- [Selected passage]
"""
I also went clubbing a lot, given that I would finish work at 10.00pm and sleep was the last thing on my mind. I've forgotten most of the places I went to, but they included the Wherehouse for indie-type gigs and club nights. I also went to a few Renaissance nights at the relatively newly opened The Conservatory. I may have seen Sasha there but I have no recollection; I do remember that John Digweed and Ian Ossia were there pretty much every time, and seeing Justin Robertson, the latter peppered all over my record buying at the time.

Gigs were few and far between in that time. In fact, I've only recorded three that I can recall, and what a mixed bag: Freak Realistic playing to a handful of people; The Boo Radleys riding a wave of acclaim on the back of the magnificent Giant Steps, which proved to be impossible to capture live on stage. 

And then a brief trip over to Nottingham in March 1994, for a Megadog event featuring Transglobal Underground, Banco De Gaia and Loop Guru, which was superb. I was also supposed to be seeing Primal Scream at the legendary Rock City the same month but for some reason it never happened. Thirty years later and I've still never been there.

So how is it all of that reflected in today's selection of sounds from 1994? Not very well, if I honest!

Although the peaks for both genres were arguably still ahead, I've eschewed Britpop for Trip Hop, so there's no Blur, Pulp or Oasis (or, thankfully, Ocean Colour Scene) but Bristol's finest are represented with Massive Attack, Portishead and Tricky. Incredibly, only the first of these made the Top 30 though bigger hits were to come. 
 
In fact, this selection is much lighter on Top 40 hits - a mere 5 - compared to previous years, though I couldn't swap out any of these choices, even if it meant no room for Mazzy Star, Underworld, Gene, The Jesus & Mary Chain, Elastica, Kristin Hersh & Michael Stipe, Ride and Billie Ray Martin. And poor Pop Will Eat Itself never did get a look in this time around.

Beastie Boys make a long overdue appearance with Sabotage, which came with a typically brilliant video. Lazarus, possibly The Boo Radleys' greatest moment, wasn't a hit in 1992 and arguably still wasn't in 1994 compared to other singles though it was good to see it get a second crack at the Top, er, 55.

Jah Wobble's Invaders Of The Heart also returned with what I personally consider to be their best album, Take Me To God. I can't award it perfect album due to the guest spot of Dolores from The Cranberries, whose voice I can best and diplomatically describe as grating (sorry). However the single Becoming More Like God is monumental.

Pavement and Stereolab are largely thanks to John Peel playing them on the radio and a friend falling heavily for their music, which provided a sideways door to their songs. Veruca Salt too, although my collection remains largely limited to the Seether and Number One Blind EPs.
"""
Retype the part of the 1994 music recollections starting with "Beastie Boys make" and going on through "Top, er, 55.". None of the items are needed here.

- [Recorded information]
"""
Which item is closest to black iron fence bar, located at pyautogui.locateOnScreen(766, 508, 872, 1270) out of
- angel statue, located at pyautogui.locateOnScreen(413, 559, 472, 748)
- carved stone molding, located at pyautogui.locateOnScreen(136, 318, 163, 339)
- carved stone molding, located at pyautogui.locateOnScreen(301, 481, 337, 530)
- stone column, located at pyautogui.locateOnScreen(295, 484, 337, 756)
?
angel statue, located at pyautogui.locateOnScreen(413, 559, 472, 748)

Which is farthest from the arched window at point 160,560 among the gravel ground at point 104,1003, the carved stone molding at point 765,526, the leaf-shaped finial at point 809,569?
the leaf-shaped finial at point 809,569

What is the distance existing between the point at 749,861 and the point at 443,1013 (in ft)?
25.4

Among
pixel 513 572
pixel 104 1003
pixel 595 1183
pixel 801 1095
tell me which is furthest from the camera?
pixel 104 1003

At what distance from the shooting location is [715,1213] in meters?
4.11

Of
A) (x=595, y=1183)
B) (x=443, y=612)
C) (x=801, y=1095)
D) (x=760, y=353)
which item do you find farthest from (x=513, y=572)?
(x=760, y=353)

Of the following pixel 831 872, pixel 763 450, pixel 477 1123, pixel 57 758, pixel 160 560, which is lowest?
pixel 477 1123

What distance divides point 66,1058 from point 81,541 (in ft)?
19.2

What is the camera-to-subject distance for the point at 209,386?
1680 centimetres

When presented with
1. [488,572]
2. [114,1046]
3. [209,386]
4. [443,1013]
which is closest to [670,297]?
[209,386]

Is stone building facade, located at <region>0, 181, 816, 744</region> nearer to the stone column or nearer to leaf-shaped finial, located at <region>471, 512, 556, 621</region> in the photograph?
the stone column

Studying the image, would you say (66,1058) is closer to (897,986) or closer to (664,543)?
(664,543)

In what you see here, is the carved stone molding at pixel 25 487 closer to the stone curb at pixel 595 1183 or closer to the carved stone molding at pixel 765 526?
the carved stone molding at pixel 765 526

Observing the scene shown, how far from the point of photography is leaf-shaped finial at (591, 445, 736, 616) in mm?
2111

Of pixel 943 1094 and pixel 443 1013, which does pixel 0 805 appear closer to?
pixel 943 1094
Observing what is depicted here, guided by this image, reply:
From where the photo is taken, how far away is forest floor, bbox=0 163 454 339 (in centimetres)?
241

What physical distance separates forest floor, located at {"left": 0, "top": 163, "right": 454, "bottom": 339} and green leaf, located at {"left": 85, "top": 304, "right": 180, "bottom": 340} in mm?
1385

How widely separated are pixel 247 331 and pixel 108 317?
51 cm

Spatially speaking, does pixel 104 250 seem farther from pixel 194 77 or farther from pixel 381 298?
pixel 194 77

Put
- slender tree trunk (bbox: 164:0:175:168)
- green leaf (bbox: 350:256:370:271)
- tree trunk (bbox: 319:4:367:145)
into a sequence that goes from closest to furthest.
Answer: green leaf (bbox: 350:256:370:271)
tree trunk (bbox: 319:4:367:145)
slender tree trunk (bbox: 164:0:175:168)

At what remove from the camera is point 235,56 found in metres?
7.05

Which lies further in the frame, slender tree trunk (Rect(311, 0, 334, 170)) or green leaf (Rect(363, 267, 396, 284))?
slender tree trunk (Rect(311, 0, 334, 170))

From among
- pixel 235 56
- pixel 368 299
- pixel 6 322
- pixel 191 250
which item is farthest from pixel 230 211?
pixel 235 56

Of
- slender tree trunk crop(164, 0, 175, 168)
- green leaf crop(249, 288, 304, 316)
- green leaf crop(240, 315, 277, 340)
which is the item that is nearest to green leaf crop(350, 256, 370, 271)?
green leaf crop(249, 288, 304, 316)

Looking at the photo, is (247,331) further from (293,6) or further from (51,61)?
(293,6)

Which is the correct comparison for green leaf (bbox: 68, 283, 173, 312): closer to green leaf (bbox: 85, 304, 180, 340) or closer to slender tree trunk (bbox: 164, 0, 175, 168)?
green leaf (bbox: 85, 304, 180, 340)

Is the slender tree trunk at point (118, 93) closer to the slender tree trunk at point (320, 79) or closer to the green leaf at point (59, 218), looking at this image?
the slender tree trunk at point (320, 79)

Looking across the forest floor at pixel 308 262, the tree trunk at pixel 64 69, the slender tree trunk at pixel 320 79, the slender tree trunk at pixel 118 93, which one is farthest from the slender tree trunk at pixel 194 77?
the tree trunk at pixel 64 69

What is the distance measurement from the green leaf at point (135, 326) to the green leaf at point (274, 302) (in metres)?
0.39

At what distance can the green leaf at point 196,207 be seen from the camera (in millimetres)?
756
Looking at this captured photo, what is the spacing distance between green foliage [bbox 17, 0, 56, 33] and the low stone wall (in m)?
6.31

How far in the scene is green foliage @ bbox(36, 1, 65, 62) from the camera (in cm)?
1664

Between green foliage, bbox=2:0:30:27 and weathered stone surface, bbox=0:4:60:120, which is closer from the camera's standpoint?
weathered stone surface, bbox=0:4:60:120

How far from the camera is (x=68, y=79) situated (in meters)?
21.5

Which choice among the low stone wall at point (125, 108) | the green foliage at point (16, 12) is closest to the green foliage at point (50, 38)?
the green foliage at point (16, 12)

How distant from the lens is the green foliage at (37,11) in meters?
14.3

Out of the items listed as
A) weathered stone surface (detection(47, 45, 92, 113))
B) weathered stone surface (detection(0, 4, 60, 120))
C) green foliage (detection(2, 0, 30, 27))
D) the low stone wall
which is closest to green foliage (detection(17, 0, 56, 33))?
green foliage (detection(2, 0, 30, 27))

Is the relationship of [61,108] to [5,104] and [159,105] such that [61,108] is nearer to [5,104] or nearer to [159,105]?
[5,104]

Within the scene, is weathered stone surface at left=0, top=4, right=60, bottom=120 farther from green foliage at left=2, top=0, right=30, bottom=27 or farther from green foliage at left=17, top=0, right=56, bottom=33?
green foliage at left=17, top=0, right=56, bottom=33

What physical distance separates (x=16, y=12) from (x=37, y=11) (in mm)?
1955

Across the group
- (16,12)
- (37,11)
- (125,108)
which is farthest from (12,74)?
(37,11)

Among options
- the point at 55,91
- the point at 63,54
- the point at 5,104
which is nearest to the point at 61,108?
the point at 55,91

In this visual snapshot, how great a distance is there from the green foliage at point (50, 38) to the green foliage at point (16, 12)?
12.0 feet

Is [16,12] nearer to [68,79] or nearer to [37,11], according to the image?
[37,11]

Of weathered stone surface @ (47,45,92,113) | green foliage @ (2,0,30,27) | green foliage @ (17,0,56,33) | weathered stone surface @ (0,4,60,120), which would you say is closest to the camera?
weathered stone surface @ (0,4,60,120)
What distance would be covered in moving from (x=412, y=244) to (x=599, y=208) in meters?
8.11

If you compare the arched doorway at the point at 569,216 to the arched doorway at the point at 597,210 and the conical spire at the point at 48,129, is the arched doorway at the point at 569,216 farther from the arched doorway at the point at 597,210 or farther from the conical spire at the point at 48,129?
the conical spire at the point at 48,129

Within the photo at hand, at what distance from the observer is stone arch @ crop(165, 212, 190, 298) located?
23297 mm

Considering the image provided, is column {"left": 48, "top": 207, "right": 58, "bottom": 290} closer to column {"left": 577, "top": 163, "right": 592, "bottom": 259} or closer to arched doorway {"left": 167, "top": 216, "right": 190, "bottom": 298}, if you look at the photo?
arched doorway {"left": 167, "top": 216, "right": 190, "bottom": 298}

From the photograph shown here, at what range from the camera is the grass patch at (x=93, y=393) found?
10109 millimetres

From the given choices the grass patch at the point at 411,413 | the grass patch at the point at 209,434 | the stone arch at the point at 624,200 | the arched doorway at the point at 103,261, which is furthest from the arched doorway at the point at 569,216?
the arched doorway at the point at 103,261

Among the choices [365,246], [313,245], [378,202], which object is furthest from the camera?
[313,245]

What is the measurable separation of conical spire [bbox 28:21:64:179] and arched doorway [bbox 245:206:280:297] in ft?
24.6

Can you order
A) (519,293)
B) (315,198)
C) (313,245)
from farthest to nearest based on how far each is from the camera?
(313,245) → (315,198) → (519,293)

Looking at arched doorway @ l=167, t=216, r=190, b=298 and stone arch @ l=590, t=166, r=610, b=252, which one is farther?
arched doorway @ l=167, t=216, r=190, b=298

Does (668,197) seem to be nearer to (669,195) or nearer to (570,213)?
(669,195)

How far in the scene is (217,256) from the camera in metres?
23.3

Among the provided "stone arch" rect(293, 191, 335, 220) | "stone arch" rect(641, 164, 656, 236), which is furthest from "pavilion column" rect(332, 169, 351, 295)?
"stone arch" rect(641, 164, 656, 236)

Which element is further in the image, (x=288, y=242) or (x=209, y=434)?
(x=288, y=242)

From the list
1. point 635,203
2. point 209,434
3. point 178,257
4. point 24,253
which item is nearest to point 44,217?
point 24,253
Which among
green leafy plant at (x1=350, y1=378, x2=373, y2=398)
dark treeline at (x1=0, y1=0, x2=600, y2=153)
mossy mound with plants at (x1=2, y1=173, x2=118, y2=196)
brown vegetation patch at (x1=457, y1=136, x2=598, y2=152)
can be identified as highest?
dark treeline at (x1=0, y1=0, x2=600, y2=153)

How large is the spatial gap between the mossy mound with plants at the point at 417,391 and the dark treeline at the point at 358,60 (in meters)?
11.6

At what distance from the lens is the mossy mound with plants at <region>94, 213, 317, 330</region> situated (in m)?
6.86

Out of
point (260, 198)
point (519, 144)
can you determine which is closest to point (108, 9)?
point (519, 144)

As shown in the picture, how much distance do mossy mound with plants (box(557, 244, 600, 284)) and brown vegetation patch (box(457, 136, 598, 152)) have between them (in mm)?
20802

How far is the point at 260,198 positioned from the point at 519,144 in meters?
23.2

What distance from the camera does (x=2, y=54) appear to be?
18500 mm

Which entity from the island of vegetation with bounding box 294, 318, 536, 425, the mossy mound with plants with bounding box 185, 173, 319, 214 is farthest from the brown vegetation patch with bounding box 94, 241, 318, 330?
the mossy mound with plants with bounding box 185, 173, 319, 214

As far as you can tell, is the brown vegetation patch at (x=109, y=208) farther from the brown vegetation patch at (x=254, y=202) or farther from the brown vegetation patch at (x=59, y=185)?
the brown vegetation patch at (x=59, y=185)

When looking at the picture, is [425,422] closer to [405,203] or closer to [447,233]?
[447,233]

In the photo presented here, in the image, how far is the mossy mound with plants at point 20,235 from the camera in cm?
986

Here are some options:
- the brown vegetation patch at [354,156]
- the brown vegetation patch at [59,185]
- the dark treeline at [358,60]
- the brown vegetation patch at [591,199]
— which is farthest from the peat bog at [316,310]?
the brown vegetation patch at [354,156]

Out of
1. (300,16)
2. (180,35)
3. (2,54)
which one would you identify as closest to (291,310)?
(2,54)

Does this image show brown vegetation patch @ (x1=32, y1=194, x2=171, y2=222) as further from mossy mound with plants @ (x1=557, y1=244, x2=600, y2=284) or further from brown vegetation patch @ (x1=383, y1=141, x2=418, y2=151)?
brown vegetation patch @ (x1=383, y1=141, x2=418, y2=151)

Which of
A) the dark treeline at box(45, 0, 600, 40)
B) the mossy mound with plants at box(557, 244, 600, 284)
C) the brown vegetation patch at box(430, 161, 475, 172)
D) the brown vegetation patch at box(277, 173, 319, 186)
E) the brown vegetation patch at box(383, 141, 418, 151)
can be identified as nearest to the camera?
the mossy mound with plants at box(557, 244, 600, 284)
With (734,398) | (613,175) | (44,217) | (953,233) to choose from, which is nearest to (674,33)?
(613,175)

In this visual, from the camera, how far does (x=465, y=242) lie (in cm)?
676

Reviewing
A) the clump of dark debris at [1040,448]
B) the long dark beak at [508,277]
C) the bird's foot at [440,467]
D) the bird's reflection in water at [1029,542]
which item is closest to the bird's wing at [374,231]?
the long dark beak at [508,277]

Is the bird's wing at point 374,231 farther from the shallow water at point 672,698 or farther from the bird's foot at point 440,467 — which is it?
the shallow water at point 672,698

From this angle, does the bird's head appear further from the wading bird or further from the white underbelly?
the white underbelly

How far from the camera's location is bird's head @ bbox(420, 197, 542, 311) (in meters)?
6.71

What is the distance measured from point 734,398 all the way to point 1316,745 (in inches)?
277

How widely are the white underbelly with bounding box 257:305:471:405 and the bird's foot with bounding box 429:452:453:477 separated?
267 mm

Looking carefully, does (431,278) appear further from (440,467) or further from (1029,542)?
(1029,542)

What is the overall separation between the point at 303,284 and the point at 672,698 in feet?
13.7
"""
- [Result]
Beastie Boys make a long overdue appearance with Sabotage, which came with a typically brilliant video. Lazarus, possibly The Boo Radleys' greatest moment, wasn't a hit in 1992 and arguably still wasn't in 1994 compared to other singles though it was good to see it get a second crack at the Top, er, 55.